STATED TASK ▸ Report each line of the records below that contains the word "furthest", copying every such line in full.

(Spatial data with pictures)
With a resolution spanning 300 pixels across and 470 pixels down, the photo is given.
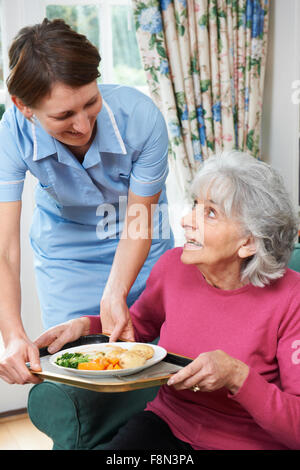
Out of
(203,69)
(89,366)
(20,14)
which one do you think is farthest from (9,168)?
(203,69)

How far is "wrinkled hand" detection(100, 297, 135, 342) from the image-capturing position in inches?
68.0

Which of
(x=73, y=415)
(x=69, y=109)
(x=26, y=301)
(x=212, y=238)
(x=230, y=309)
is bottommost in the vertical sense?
(x=26, y=301)

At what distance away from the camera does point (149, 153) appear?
1869 mm

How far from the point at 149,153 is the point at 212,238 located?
1.33ft

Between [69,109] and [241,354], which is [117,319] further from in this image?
[69,109]

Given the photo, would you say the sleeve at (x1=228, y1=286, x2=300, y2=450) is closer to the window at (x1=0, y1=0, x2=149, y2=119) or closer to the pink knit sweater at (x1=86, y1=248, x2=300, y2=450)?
the pink knit sweater at (x1=86, y1=248, x2=300, y2=450)

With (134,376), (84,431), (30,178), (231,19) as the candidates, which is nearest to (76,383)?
(134,376)

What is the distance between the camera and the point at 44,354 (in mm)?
1605

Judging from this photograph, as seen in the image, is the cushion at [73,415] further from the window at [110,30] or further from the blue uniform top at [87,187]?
the window at [110,30]

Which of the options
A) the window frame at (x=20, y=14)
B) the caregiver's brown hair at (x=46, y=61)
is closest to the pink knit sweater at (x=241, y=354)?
the caregiver's brown hair at (x=46, y=61)

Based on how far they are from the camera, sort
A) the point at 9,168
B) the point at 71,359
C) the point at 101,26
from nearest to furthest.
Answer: the point at 71,359 → the point at 9,168 → the point at 101,26

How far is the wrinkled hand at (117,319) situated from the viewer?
1727 mm

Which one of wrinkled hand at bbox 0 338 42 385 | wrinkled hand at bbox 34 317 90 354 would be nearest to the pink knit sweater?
wrinkled hand at bbox 34 317 90 354

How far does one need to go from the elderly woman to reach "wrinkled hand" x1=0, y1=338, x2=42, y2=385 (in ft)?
0.35
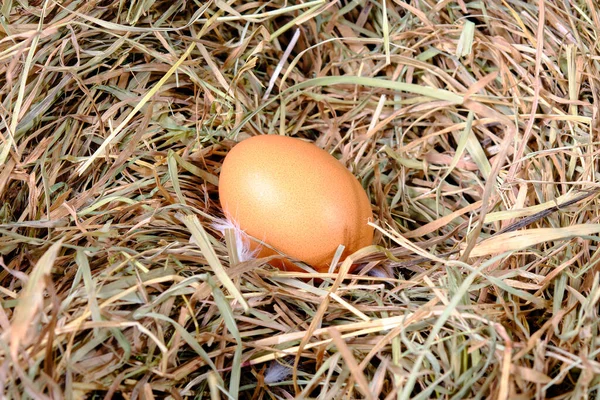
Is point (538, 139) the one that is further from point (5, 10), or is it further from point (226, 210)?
point (5, 10)

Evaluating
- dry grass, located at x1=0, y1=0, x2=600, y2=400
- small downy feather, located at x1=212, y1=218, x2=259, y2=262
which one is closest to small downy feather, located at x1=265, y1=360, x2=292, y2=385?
dry grass, located at x1=0, y1=0, x2=600, y2=400

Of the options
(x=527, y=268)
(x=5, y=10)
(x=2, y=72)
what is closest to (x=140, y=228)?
(x=2, y=72)

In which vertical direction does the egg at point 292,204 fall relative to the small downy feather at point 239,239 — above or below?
above

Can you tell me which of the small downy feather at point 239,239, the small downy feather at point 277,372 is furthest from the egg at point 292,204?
the small downy feather at point 277,372

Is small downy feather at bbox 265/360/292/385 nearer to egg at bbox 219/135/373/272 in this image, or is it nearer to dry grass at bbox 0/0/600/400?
dry grass at bbox 0/0/600/400

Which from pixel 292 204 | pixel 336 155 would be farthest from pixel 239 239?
pixel 336 155

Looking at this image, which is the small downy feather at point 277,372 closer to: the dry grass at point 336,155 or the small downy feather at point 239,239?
the dry grass at point 336,155
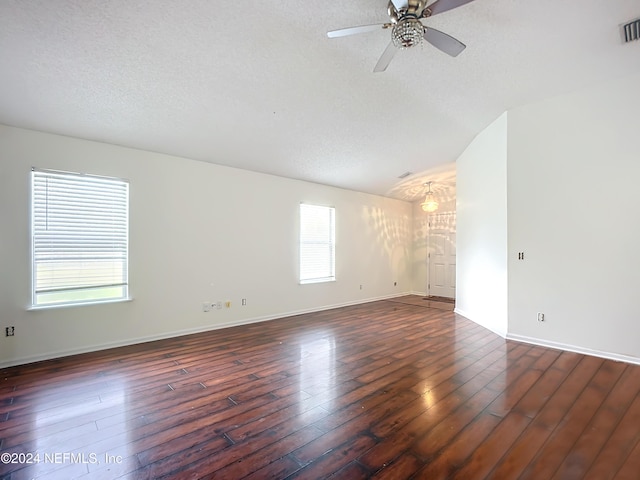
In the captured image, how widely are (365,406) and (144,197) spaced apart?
3.62 metres

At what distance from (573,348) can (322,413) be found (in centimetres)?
328

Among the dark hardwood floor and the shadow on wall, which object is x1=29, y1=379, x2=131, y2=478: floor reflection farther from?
the shadow on wall

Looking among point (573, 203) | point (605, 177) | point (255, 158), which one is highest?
point (255, 158)

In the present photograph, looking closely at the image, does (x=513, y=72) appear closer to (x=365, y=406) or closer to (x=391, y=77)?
(x=391, y=77)

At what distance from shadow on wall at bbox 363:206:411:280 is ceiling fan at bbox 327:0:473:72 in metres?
4.93

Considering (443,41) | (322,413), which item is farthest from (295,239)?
(443,41)

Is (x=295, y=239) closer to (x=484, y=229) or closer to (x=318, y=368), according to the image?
(x=318, y=368)

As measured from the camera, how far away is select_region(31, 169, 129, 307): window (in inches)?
136

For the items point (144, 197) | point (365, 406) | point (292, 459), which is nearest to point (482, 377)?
point (365, 406)

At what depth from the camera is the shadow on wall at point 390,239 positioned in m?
7.28

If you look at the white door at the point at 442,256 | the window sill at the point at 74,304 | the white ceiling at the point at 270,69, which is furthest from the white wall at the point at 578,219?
the window sill at the point at 74,304

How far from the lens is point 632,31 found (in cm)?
264

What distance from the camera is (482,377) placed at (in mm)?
2975

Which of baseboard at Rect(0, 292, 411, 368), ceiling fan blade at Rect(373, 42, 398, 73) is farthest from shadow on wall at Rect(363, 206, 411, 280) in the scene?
ceiling fan blade at Rect(373, 42, 398, 73)
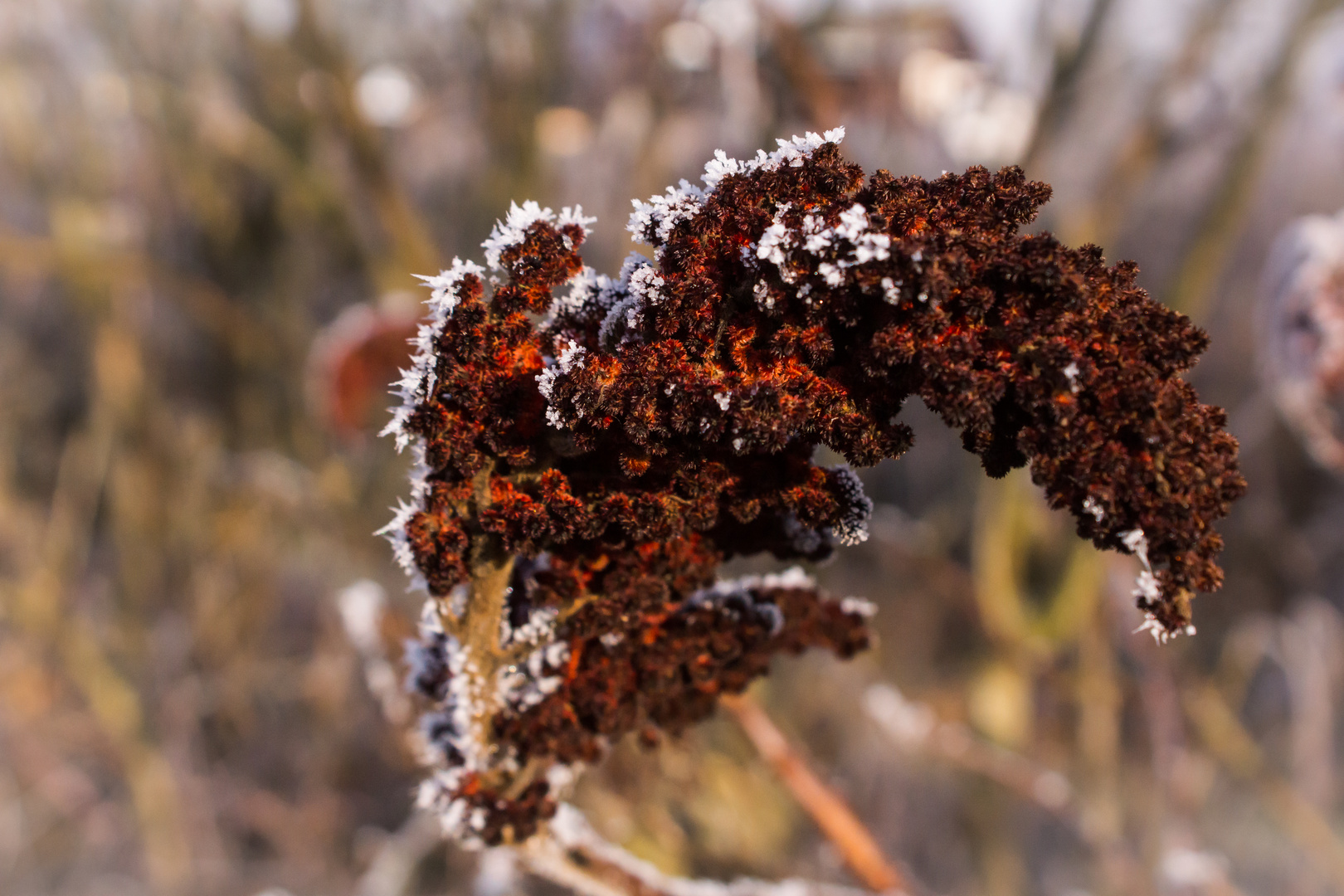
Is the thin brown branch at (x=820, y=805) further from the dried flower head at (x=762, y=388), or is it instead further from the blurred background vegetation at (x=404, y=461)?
the dried flower head at (x=762, y=388)

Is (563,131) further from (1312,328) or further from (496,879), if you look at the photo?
(496,879)

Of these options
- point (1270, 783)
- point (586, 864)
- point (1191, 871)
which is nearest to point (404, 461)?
point (586, 864)

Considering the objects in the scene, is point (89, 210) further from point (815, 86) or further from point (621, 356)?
point (621, 356)

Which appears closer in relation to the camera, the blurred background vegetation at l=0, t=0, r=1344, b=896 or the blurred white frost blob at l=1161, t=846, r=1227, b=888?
the blurred white frost blob at l=1161, t=846, r=1227, b=888

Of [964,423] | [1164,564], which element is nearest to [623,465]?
[964,423]

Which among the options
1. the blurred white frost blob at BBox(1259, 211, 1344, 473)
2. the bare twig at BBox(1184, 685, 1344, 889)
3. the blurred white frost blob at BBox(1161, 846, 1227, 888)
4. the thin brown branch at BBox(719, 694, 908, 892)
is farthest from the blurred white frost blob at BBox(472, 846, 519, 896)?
→ the bare twig at BBox(1184, 685, 1344, 889)

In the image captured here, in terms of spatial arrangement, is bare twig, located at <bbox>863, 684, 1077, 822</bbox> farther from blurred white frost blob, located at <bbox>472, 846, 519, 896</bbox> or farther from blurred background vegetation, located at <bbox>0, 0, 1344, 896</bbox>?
blurred white frost blob, located at <bbox>472, 846, 519, 896</bbox>
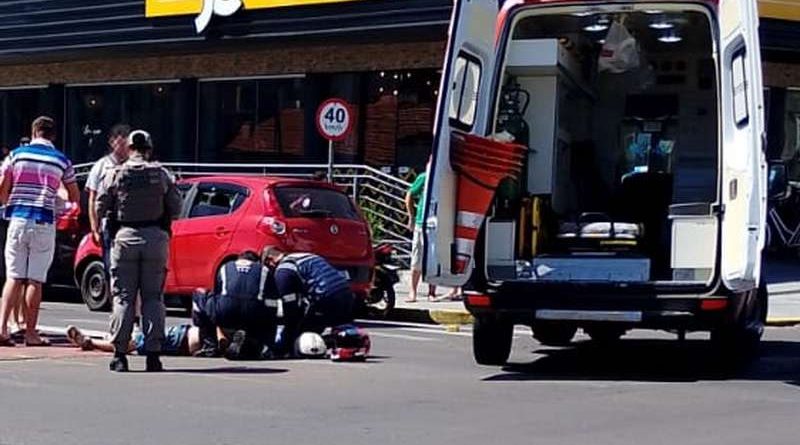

EXERCISE OUTPUT ▸
from nearest to furthest.
Can you tell me which of the small downy feather at point 239,239, the small downy feather at point 277,372 is furthest from the egg at point 292,204?
If you look at the white door at the point at 442,256 | the window sill at the point at 74,304 | the white ceiling at the point at 270,69, which is furthest from the white wall at the point at 578,219?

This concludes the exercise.